**Records for the task:**

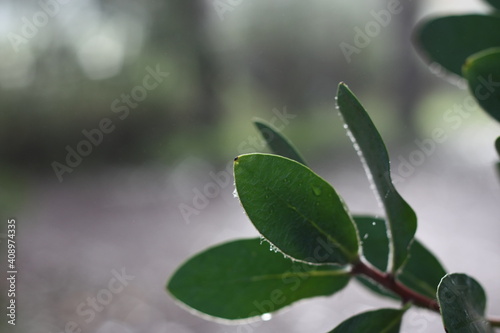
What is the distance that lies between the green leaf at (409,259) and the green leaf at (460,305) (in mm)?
103

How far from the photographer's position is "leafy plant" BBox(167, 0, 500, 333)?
0.19 m

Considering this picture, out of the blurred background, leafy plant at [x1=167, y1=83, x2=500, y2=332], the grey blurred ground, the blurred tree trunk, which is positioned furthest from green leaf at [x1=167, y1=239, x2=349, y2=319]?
the blurred tree trunk

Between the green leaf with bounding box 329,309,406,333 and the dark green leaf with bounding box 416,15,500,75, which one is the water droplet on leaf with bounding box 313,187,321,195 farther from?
the dark green leaf with bounding box 416,15,500,75

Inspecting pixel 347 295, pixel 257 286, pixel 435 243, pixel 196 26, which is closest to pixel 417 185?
pixel 435 243

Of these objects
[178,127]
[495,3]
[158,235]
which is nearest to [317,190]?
[495,3]

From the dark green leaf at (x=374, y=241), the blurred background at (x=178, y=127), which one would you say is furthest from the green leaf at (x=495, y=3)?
the blurred background at (x=178, y=127)

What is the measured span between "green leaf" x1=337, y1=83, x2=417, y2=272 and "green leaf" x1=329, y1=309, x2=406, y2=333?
3 cm

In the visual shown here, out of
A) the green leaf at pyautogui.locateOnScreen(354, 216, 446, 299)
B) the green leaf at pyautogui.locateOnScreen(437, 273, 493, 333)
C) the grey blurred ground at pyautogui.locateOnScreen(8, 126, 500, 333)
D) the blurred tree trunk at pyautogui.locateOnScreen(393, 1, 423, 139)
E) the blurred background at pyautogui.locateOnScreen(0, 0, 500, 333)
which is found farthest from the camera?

**What is asked:** Reproduce every line above word for word, omitting the pictures.

**Solution to this problem:**
What is the distance that lies between the green leaf at (409,259) and the green leaf at (460,305) (in mm)?
103

How far from the photographer's position is "leafy plant" BBox(167, 0, 500, 333)?
0.19 m

Considering this picture, out of the blurred background, leafy plant at [x1=167, y1=83, x2=500, y2=332], the grey blurred ground, the blurred tree trunk, which is positioned furthest from green leaf at [x1=167, y1=239, x2=349, y2=319]?
the blurred tree trunk

Between the green leaf with bounding box 329,309,406,333 and the dark green leaf with bounding box 416,15,500,75, which one is the water droplet on leaf with bounding box 313,187,321,195 farther from?
the dark green leaf with bounding box 416,15,500,75

Inspecting pixel 347 295, pixel 257 286, pixel 435 243, pixel 196 26, which is closest to pixel 417 185?
pixel 435 243

Of these objects
[178,127]
[495,3]
[158,235]
which is nearest to [317,190]?
[495,3]

From the dark green leaf at (x=374, y=241), the blurred background at (x=178, y=127), which one would you say is furthest from the green leaf at (x=495, y=3)?
the blurred background at (x=178, y=127)

What is the measured span between "green leaf" x1=337, y1=83, x2=417, y2=272 and "green leaf" x1=329, y1=309, x2=406, y2=333?
3 cm

In the visual shown here, out of
A) the green leaf at pyautogui.locateOnScreen(354, 216, 446, 299)
B) the green leaf at pyautogui.locateOnScreen(437, 273, 493, 333)
C) the grey blurred ground at pyautogui.locateOnScreen(8, 126, 500, 333)
D) the blurred tree trunk at pyautogui.locateOnScreen(393, 1, 423, 139)
E) the blurred background at pyautogui.locateOnScreen(0, 0, 500, 333)
which is found farthest from the camera?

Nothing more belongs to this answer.